Armand Thoinet, ambassadeur sport et handicap pour la région Auvergne-Rhône-Alpes

Armand Thoinet, ambassadeur sport et handicap de la Région Auvergne-Rhône-Alpes : « Pratiquer une activité pour retrouver l’estime de soi et s’épanouir »

Jeune homme de 26 ans atteint de sclérose en plaques, Armand Thoinet concilie sa passion pour le sport – le kayak, la marche et le tandem – avec son engagement pour la préservation de l’environnement. Il est aujourd’hui ambassadeur sport et handicap pour la région Auvergne Rhône-Alpes et a monté sa propre association : « Les Défis d’Armand ».

Pouvez-vous nous présenter votre mission au sein de la Région Auvergne-Rhône-Alpes ?
Je suis ambassadeur sport et handicap pour la région Auvergne Rhône-Alpes. Cette mission m’a été attribuée pour 1 an et consiste pour moi à faire des interventions de sensibilisation au handicap auprès des jeunes, dans des établissements scolaires de la région (lycées, CFA, MFR).

J’interviens aussi bénévolement dans les collèges, les écoles primaires, les associations, etc. Mon but est d’apporter à tous ces publics une autre vision du handicap, montrer qu’on peut être différent et tout de même faire des choses improbables. Le but c’est que les personnes que je rencontre réussissent à s’approprier mon histoire et à faire un rapprochement avec leurs problèmes personnels. J’essaye de bien leur expliquer que je ne suis pas une leçon de vie, juste une personne parmi d’autres, et qu’ils n’ont pas à culpabiliser de ne pas faire toujours ce que tout le monde voudrait qu’ils fassent. Je dis simplement que quels que soient leurs soucis, il y a certaines solutions qu’eux seuls peuvent trouver. Ces interventions sont aussi beaucoup basées sur les échanges. Les jeunes ont autant à apprendre de moi que j’ai à apprendre d’eux, et je ressors également enrichi de ces rencontres.

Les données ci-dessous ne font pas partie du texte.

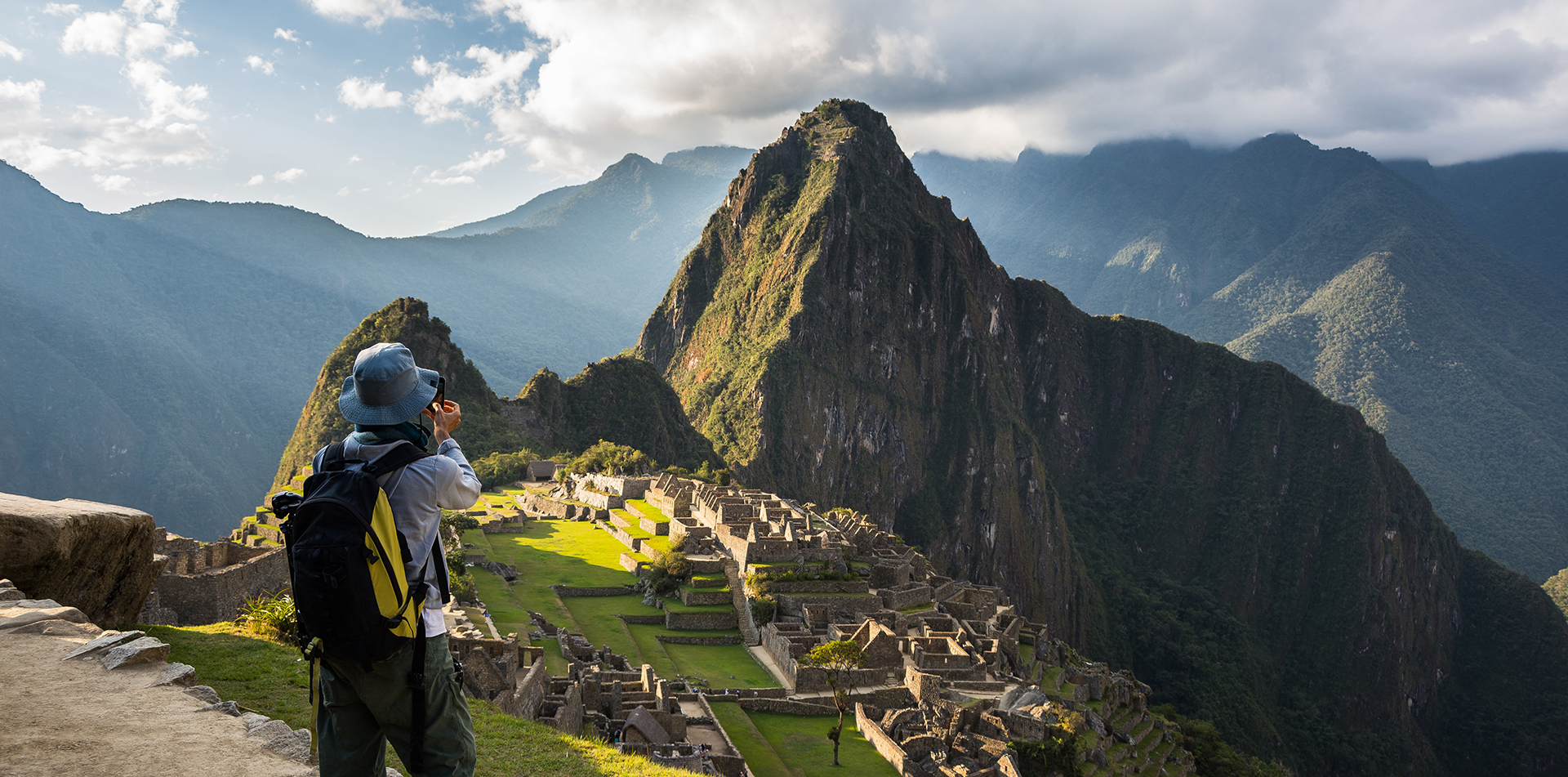 South America Peru Andes hiker taking photo of scenic Machu Picchu and ancient Inca ruins - luxury vacation destinations
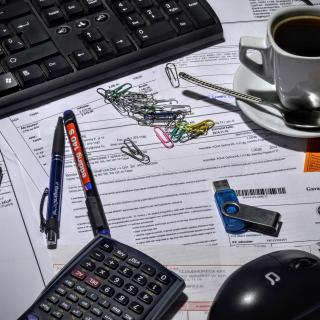 Image of forms on a desk with paper clips, coffee, computer, and other implements.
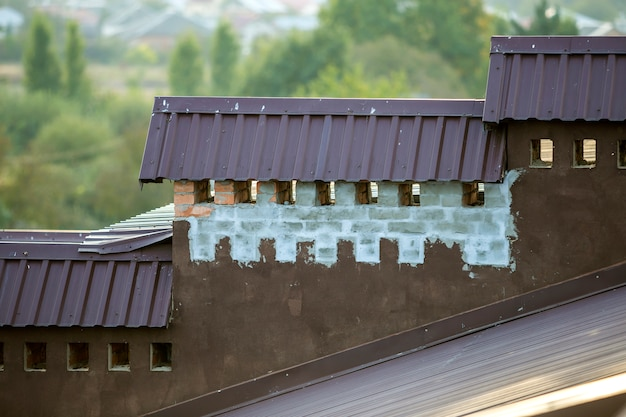 Close-up detail of new built brick plastered chimneys on house top with metal tile roof.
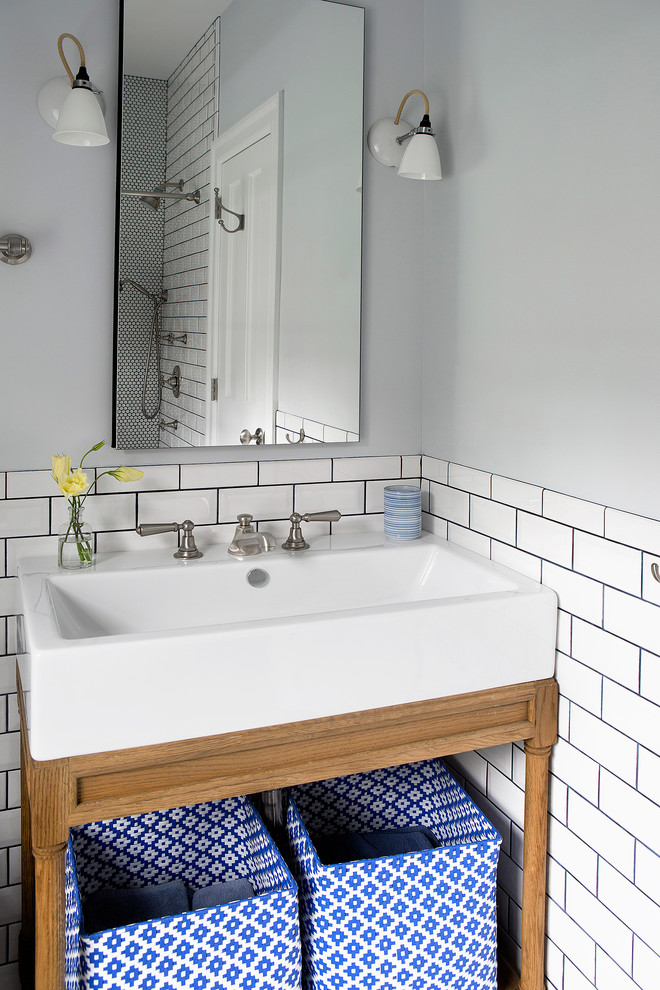 Inspiration for a small eclectic 3/4 white tile and ceramic tile bathroom remodel in New York with a console sink, furniture-like cabinets, medium tone wood cabinets, solid surface countertops, a one-piece toilet and blue walls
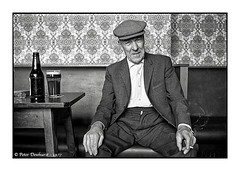 """Albert's Obituary (Peter Dewhurst) Tags: albert obituary roseandcrown darnall sheffield southyorkshire glass bottle beer fag ciggy bh smoke table cap flathat film trix d76 nikonf2 documentary 1977 """"socialdocumentary"""" portrait 28mm"""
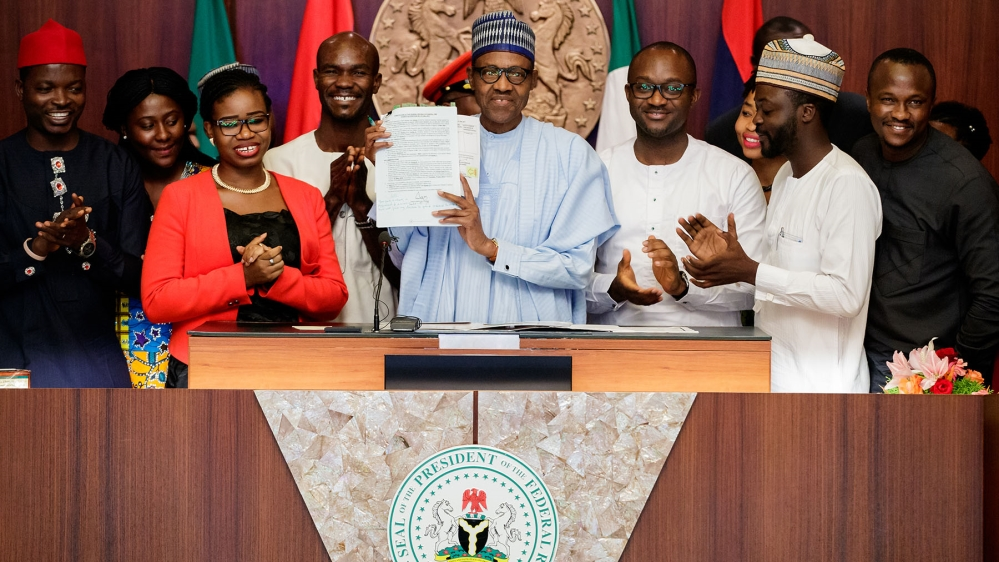 President Buhari in May signed the bill  reducing the age limit to seek political office  [Al Jazeera]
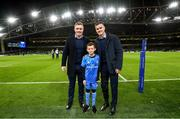 14 December 2019; Mascot 10 year old Jamie Winston, from Greystones, Co. Wicklow, with Leinster players Dan Leavy and Jonathan Sexton at the Heineken Champions Cup Pool 1 Round 4 match between Leinster and Northampton Saints at the Aviva Stadium in Dublin. Photo by Ramsey Cardy/Sportsfile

Parlez-nous de votre handicap.
Ma vie a basculé il y a maintenant 7 ans, lorsqu’on m’a diagnostiqué une sclérose en plaques. Chez moi, cette maladie se traduit surtout par de la fatigue, des problèmes d’équilibre, de vue, d’audition, et de parole. Concernant les autres troubles, j’ai réussi soit à récupérer, soit à en faire abstraction. Beaucoup de gens voient la sclérose en plaques comme une maladie entraînant des problèmes moteurs, il se trouve que ce n’est pas vraiment le cas pour moi. Ça l’a été à un moment donné mais j’ai réussi à bien récupérer notamment grâce au sport. Et justement aujourd’hui je me bats pour montrer que le handicap ce n’est pas seulement basé sur un aspect moteur.

Le diagnostic a été très difficile à accepter, mentalement, socialement et physiquement. J’ai longtemps été persuadé que c’était ma colère qui allait changer le regard des autres sur moi. Mais j’avais tout faux. Je voulais qu’ils soient tolérants avec moi mais moi-même je n’étais pas tolérant avec les autres. Ça ne pouvait pas marcher. J’ai donc eu une longue remise en question avant de pouvoir me remettre au sport, petit à petit, et m’épanouir aujourd’hui grâce aux activités sportives mais aussi tout ce qui va avec et notamment mes interventions. Sport et handicap peuvent être conciliés.

Racontez-nous votre parcours sportif.
J’ai toujours été sportif avant ma maladie. Au moment du diagnostic, j’étais désemparé. J’ai tout arrêté pendant 3 ans. Je ne voyais pas comment je pouvais m’épanouir avec le sport en sachant que jamais je ne pourrais retrouver mes facultés d’avant. Je ne voulais pas avoir à me comparer. La solution a été d’essayer des sports totalement nouveaux, pour lesquels je n’avais aucune référence. De cette manière, il me serait impossible de faire des comparaisons. Mes bras fonctionnaient à peu près correctement il y a 4 ans, donc la première solution a été de me mettre au kayak en trouvant des adaptations. Petit à petit, mon système musculosquelettique a commencé à mieux fonctionner. J’ai pu recommencer à pédaler, sur un tandem avec un ami valide devant, car je n’ai pas assez d’équilibre pour faire du vélo classique. Mon ami compense mes pertes d’équilibre.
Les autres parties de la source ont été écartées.